Евгений Салиас - Француз
Наконец однажды какой-то махонький, плюгавый на вид мужичонка появился у Страстного монастыря и стал расспрашивать, где дом их барина, Сергея Сергеевича. Фамилию барина он знал да забыл, но знал, что барин его, Сергей Сергеевич, военный и воевал с разными басурманами.
Разумеется, найти дом Глебова было немудрено. Бутырь[16] Гвоздь из будки около Тверского бульвара, к которому прохожие послали плюгавого мужичонку, тотчас же указал ему на высокий дом, лучший на площади. Мужичонка полез на подъезд. Швейцар, в красной перевязи с золотом и с большущей булавой, крикнул на него. Мужичонка принял его за самого барина и повалился в ноги, называя его Сергеем Сергеевичем. Швейцар прогнал его и велел идти во двор.
Люди, узнав, что мужик «свой», тотчас же накормили его и обласкали, а узнав, в чем дело, доложили барину; крестьянин пришел пешком из Пензы жаловаться на управляющего — любимца барина, а между тем никто из людей не побоялся тотчас же его до барина допустить.
В полчаса времени, что проговорил Сергей Сергеевич со своим крепостным рабом, он узнал многое, ахнул и страшно взбесился на самого себя.
«Вот ты якобы умница, что ты делаешь!» — говорил он самому себе.
В тот же день гонец был послан в калужскую вотчину, чтобы вызвать управляющего.
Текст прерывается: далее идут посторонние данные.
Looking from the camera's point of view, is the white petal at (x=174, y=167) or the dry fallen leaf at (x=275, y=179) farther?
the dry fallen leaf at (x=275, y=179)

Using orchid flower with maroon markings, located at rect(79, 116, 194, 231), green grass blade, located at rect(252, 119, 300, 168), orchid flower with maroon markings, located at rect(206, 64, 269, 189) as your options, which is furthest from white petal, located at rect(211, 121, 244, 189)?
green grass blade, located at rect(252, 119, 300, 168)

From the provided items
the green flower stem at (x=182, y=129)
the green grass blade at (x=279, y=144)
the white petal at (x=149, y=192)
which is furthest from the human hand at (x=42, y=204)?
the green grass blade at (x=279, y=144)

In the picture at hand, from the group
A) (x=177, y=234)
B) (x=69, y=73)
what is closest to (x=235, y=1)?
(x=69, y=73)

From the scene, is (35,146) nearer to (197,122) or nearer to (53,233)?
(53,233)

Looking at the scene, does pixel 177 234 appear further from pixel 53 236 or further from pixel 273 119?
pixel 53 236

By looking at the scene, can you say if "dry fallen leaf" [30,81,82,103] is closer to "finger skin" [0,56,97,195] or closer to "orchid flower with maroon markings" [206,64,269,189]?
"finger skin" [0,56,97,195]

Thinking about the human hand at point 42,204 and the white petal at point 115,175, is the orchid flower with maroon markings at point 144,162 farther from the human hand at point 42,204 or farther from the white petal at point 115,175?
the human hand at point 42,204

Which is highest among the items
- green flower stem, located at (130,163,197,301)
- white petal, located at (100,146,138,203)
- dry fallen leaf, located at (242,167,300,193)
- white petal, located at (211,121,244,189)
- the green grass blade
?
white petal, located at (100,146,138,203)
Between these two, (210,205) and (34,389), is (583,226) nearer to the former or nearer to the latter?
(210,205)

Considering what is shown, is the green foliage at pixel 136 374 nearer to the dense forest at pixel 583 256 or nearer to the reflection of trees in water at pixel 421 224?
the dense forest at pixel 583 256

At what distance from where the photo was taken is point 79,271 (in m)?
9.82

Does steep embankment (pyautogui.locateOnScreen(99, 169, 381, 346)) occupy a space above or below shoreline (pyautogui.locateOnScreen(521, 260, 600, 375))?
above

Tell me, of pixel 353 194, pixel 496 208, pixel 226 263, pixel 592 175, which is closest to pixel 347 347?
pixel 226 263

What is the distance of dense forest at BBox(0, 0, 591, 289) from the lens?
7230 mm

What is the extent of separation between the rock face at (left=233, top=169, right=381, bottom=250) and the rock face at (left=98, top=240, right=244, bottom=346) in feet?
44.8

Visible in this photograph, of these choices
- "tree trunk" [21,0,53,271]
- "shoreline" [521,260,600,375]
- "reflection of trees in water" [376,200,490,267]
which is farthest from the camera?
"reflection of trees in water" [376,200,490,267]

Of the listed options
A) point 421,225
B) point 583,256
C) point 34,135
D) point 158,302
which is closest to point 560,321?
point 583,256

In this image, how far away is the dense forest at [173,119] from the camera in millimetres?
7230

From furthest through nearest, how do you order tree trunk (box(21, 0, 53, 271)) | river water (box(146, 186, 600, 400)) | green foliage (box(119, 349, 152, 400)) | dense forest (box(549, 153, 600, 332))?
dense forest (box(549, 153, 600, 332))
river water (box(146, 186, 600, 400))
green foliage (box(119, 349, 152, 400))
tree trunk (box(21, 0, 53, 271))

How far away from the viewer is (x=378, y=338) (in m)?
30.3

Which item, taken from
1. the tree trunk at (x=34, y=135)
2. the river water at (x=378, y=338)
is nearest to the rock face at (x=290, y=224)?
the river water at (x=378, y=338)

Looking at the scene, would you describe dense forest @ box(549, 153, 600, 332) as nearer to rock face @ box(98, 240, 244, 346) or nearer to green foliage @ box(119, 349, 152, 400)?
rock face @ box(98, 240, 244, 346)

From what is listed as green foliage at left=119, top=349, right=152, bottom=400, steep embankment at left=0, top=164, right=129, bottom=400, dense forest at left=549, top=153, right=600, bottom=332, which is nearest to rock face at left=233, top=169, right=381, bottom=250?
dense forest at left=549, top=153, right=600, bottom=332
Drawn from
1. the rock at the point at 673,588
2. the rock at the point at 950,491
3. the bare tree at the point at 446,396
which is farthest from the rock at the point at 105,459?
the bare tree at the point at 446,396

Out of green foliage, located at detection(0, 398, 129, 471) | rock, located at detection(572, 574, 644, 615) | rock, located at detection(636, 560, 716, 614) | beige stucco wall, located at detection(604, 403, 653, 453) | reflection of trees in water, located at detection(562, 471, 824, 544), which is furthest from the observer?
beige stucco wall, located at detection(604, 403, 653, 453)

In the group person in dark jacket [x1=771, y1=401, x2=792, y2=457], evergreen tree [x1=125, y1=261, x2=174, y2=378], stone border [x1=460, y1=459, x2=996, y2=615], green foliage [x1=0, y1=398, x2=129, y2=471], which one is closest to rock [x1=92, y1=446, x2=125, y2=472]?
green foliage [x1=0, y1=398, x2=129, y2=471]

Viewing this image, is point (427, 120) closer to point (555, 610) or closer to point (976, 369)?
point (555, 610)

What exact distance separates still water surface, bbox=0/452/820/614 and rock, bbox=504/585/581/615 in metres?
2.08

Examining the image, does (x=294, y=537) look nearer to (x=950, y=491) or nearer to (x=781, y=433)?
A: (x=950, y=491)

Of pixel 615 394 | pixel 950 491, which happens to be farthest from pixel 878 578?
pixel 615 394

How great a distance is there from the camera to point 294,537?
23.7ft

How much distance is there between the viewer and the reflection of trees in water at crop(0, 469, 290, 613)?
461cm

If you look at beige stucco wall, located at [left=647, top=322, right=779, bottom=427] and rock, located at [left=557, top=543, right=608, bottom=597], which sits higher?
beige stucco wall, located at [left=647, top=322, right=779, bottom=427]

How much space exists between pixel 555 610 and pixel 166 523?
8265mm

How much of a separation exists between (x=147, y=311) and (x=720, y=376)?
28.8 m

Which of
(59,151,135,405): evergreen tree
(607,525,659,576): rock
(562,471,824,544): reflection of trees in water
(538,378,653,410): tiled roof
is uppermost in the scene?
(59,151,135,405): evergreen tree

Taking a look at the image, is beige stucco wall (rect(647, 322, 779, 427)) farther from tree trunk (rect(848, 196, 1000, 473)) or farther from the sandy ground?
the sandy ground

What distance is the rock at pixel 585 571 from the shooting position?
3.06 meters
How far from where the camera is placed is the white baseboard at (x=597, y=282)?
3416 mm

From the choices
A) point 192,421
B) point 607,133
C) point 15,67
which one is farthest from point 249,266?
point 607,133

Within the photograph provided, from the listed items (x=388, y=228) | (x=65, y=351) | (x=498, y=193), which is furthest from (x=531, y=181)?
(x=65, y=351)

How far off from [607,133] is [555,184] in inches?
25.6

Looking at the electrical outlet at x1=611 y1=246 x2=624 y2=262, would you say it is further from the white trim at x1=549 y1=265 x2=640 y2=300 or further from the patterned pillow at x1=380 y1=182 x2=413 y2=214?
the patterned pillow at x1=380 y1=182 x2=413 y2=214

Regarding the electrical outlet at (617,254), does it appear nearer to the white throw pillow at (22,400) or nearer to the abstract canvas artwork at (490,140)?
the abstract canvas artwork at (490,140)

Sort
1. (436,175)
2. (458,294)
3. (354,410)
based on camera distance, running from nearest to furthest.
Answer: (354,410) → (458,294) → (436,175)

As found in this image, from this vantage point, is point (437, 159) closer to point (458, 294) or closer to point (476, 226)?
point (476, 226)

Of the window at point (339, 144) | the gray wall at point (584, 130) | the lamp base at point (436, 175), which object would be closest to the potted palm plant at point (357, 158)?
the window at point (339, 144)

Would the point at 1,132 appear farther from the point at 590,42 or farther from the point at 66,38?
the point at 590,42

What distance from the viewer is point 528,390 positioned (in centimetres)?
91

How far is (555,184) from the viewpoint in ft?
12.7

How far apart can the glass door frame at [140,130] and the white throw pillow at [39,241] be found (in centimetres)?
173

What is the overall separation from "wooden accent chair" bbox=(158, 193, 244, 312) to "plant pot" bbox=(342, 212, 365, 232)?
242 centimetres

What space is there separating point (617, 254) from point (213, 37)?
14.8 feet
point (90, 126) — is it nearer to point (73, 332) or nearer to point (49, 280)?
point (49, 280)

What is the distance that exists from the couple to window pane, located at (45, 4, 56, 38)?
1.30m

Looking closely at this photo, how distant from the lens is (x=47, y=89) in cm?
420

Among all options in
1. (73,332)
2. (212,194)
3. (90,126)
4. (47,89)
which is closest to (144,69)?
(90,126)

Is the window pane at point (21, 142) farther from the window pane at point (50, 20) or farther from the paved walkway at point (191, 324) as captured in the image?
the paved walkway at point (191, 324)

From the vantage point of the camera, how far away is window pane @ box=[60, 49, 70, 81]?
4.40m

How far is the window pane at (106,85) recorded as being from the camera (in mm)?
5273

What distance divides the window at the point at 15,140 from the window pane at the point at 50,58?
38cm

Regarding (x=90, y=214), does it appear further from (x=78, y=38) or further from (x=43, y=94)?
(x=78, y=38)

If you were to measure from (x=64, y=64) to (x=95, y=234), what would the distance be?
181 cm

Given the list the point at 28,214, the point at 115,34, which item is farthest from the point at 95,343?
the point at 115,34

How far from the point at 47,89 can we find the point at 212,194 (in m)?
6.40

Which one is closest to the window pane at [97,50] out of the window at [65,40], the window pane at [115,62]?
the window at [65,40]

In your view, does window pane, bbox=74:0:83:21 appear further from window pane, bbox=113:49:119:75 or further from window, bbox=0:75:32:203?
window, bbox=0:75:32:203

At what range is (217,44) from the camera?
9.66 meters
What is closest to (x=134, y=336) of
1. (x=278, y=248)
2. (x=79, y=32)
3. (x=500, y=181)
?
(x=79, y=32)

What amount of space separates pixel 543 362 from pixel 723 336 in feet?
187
Этот явился в Москву и, в свой черед, полетел на почтовых в пензенскую вотчину с приказом тайно на стороне разузнать все и доложить. Кончилось дело тем, что через месяц пензенский управляющий, который уже стал сам важным барином, был сдан Глебовым в солдаты, после чего за побег из своего батальона попал под военный суд, потом в острожники и в кандалы. После этого все крепостные генерала знали уже наверное, что в барине всегда найдешь заступника, суд и расправу на всякого «обиждателя».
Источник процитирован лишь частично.